begin

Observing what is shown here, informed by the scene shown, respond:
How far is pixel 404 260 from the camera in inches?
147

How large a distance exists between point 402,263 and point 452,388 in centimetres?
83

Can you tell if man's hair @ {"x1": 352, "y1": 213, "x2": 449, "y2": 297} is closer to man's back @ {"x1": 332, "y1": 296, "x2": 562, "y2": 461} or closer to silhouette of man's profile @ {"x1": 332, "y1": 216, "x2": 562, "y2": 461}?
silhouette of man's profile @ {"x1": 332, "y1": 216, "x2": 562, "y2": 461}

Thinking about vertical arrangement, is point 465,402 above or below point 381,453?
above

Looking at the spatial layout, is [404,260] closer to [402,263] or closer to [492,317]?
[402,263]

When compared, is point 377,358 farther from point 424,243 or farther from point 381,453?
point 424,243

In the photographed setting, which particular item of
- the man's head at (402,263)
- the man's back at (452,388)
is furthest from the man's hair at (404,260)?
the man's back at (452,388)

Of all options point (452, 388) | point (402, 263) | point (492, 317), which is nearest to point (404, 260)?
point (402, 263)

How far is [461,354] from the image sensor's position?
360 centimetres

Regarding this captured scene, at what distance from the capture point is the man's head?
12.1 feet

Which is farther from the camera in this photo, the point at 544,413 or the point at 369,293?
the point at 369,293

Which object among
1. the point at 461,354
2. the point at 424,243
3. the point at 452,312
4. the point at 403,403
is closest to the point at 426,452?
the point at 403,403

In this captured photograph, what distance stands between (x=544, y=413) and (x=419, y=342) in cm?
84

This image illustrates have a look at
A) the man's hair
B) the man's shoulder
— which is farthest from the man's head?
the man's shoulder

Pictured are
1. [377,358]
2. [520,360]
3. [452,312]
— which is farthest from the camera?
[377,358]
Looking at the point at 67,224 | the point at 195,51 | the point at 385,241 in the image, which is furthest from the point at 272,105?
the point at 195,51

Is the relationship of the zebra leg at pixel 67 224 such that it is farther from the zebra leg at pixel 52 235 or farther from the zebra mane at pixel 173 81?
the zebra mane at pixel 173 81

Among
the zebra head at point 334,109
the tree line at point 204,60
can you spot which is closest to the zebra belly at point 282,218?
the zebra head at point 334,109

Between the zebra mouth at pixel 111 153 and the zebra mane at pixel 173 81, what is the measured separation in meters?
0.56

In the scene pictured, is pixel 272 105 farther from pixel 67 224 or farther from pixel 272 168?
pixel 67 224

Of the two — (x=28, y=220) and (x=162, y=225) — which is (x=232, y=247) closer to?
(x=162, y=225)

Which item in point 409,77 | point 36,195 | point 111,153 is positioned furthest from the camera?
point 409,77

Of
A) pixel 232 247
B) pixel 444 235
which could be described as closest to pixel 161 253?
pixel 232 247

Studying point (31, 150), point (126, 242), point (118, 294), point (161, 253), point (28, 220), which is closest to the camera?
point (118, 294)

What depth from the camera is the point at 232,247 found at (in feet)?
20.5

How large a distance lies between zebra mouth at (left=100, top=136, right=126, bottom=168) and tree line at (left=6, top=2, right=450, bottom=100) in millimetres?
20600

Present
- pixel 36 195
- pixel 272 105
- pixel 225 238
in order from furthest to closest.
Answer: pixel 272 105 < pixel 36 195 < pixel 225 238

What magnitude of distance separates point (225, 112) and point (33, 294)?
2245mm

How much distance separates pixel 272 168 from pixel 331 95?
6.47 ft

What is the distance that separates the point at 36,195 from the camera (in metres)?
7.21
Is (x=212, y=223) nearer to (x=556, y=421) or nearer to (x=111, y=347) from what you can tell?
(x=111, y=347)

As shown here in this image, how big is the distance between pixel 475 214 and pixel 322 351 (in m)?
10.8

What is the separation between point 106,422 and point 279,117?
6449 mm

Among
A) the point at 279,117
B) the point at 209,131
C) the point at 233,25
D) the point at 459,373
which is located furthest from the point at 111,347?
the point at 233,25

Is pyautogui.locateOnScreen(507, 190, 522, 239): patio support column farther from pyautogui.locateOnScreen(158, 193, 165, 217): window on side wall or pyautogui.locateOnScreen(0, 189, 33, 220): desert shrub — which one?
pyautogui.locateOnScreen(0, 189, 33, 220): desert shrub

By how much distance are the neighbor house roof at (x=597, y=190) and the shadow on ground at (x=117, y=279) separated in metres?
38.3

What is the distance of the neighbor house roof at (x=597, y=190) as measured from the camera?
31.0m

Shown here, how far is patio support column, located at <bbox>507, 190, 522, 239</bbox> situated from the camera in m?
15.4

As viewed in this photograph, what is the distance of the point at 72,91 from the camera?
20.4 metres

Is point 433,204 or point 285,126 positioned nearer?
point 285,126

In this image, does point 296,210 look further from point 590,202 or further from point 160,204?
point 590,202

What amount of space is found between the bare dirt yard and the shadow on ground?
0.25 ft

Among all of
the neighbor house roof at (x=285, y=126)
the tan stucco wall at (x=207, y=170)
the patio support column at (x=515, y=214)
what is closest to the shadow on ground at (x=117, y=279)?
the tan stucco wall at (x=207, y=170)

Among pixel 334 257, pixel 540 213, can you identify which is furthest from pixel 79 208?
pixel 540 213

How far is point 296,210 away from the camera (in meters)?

end

What the task requires: Recast the records from the line containing "Is pyautogui.locateOnScreen(507, 190, 522, 239): patio" through the line containing "20.4 metres", inclusive, as a Markdown table. Use the columns Row and Content, with one numbered row per line and blank lines omitted.

Exercise output:
| Row | Content |
|---|---|
| 1 | Is pyautogui.locateOnScreen(507, 190, 522, 239): patio support column farther from pyautogui.locateOnScreen(158, 193, 165, 217): window on side wall or pyautogui.locateOnScreen(0, 189, 33, 220): desert shrub — which one? |
| 2 | pyautogui.locateOnScreen(0, 189, 33, 220): desert shrub |
| 3 | By how much distance are the neighbor house roof at (x=597, y=190) and the shadow on ground at (x=117, y=279) separated in metres? |
| 4 | 38.3 |
| 5 | What is the distance of the neighbor house roof at (x=597, y=190) as measured from the camera? |
| 6 | 31.0m |
| 7 | Shown here, how far is patio support column, located at <bbox>507, 190, 522, 239</bbox> situated from the camera in m? |
| 8 | 15.4 |
| 9 | As viewed in this photograph, what is the distance of the point at 72,91 from the camera? |
| 10 | 20.4 metres |